_ZADANIE_:
Przepisz wszystkie dane, zamieniając „yellow safety line” na „platform edge line” i pozostawiając resztę bez zmian. Obrazów nie umieszczaj w odpowiedzi.

_DOSTARCZONE DANE_:
--

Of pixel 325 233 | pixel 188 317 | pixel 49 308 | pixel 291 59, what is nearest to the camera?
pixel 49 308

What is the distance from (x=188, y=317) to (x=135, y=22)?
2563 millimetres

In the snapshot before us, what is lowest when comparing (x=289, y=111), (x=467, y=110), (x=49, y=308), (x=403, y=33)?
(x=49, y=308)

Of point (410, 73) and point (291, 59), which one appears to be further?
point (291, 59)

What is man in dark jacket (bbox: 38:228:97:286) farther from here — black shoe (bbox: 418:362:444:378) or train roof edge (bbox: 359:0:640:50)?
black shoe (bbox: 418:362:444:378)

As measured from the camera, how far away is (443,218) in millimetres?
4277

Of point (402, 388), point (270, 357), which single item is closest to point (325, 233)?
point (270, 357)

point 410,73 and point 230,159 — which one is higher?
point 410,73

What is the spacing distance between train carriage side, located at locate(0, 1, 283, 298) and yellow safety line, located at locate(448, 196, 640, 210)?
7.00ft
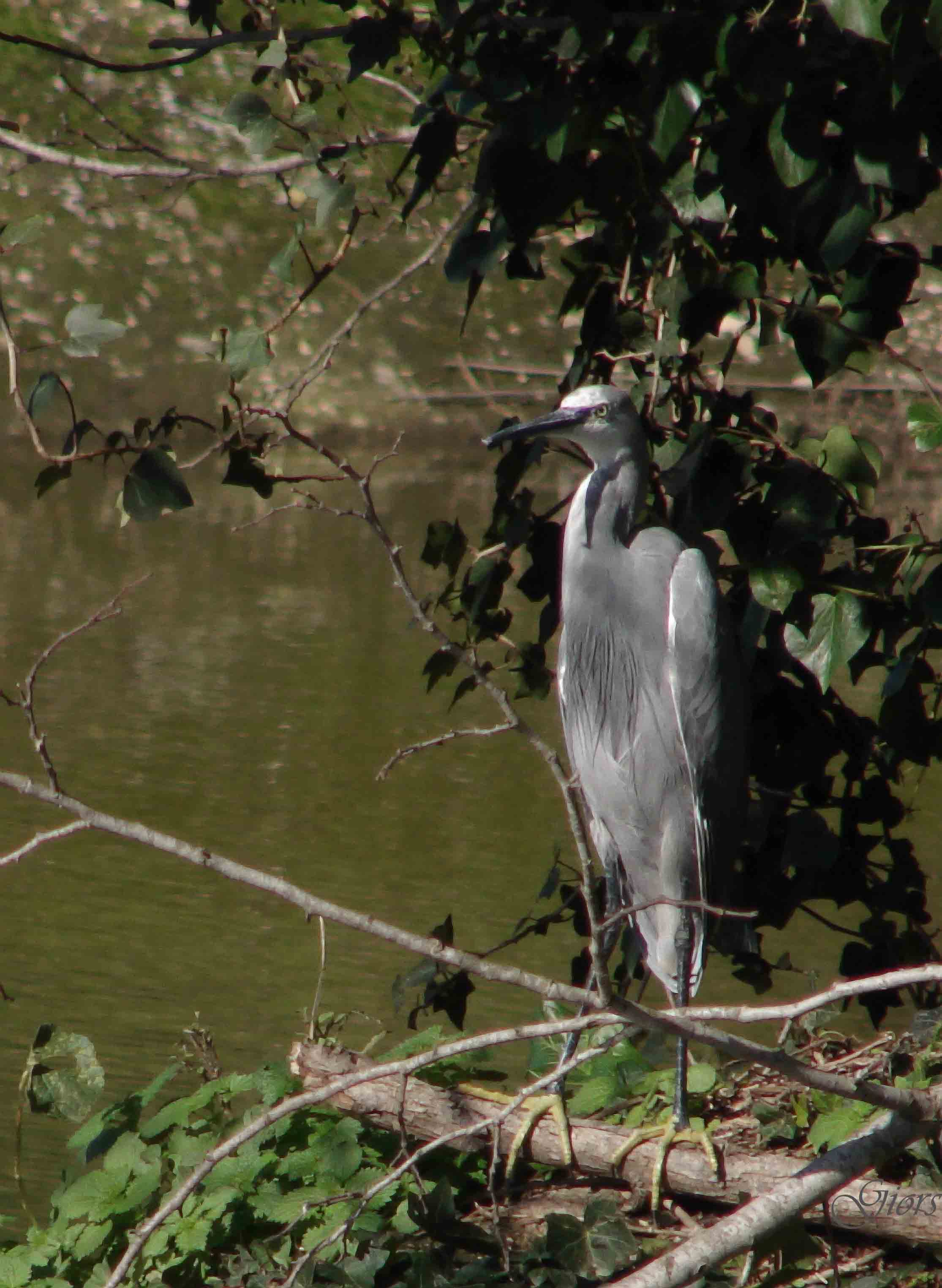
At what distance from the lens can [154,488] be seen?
6.66ft

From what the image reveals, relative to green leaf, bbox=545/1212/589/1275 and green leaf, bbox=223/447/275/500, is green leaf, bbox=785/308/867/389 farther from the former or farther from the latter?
green leaf, bbox=545/1212/589/1275

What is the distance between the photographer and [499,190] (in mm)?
2168

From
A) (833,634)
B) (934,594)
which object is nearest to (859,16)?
(934,594)

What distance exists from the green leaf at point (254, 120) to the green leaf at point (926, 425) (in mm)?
1086

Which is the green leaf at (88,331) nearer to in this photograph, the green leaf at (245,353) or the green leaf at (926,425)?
the green leaf at (245,353)

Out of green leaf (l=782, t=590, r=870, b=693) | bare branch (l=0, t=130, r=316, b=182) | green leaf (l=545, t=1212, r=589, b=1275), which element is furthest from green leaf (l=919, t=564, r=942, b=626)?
bare branch (l=0, t=130, r=316, b=182)

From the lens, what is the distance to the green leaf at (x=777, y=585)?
2.26 metres

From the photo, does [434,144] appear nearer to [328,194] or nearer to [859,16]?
[328,194]

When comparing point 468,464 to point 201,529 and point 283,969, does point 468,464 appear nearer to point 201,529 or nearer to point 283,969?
point 201,529

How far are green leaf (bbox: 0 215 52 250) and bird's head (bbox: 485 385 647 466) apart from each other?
2.97ft

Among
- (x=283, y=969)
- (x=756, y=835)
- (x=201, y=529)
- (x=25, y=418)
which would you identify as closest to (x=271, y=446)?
(x=25, y=418)

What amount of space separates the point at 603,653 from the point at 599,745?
0.60ft

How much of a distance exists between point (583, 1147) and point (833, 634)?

--

_ROZWIĄZANIE ZADANIA_:
Of pixel 325 233 | pixel 188 317 | pixel 49 308 | pixel 291 59, what is nearest to the camera?
pixel 49 308

What is the distance from (x=188, y=317) to (x=135, y=22)?
2563 millimetres

In the snapshot before us, what is lowest when comparing (x=289, y=111), (x=467, y=110), (x=49, y=308), (x=403, y=33)?
(x=49, y=308)

Of point (410, 73) and point (291, 59), which one appears to be further?
point (291, 59)

What is man in dark jacket (bbox: 38:228:97:286) farther from here — black shoe (bbox: 418:362:444:378) or train roof edge (bbox: 359:0:640:50)?
black shoe (bbox: 418:362:444:378)

As measured from the camera, how far away is (443,218) in millimetres?
4277

Of point (402, 388), point (270, 357), which single item is closest to point (325, 233)?
point (270, 357)

point 410,73 and point 230,159 — which one is higher?
point 410,73

What is the spacing distance between train carriage side, located at locate(0, 1, 283, 298) and platform edge line, located at locate(448, 196, 640, 210)?
7.00ft
At what distance from the lens can [154,488] be seen?
6.66ft

From what the image reveals, relative to green leaf, bbox=545/1212/589/1275 and green leaf, bbox=223/447/275/500, is green leaf, bbox=785/308/867/389 farther from the former or farther from the latter?
green leaf, bbox=545/1212/589/1275

What is the distance between the photographer and [499,190] (in mm)?
2168

From
A) (833,634)
B) (934,594)
which object is nearest to (859,16)?
(934,594)

What distance exists from the green leaf at point (254, 120) to the green leaf at point (926, 425) (in mm)?
1086

Which is the green leaf at (88,331) nearer to in this photograph, the green leaf at (245,353) or the green leaf at (926,425)?
the green leaf at (245,353)

Out of green leaf (l=782, t=590, r=870, b=693) | bare branch (l=0, t=130, r=316, b=182) | green leaf (l=545, t=1212, r=589, b=1275), which element is furthest from green leaf (l=919, t=564, r=942, b=626)?
bare branch (l=0, t=130, r=316, b=182)

From the lens, what is the distance to the green leaf at (x=777, y=585)?
2.26 metres

From the photo, does [434,144] appear nearer to [328,194] or nearer to [859,16]?
[328,194]

When comparing point 468,464 to point 201,529 and point 283,969, does point 468,464 appear nearer to point 201,529 or nearer to point 283,969?
point 201,529

How far are green leaf (bbox: 0 215 52 250) and bird's head (bbox: 485 385 647 466) apart from each other?
2.97ft

Among
- (x=283, y=969)
- (x=756, y=835)
- (x=201, y=529)
- (x=25, y=418)
which would you identify as closest to (x=271, y=446)?
(x=25, y=418)

What amount of space separates the point at 603,653 from the point at 599,745?
0.60ft

How much of a distance exists between point (583, 1147) and point (833, 634)?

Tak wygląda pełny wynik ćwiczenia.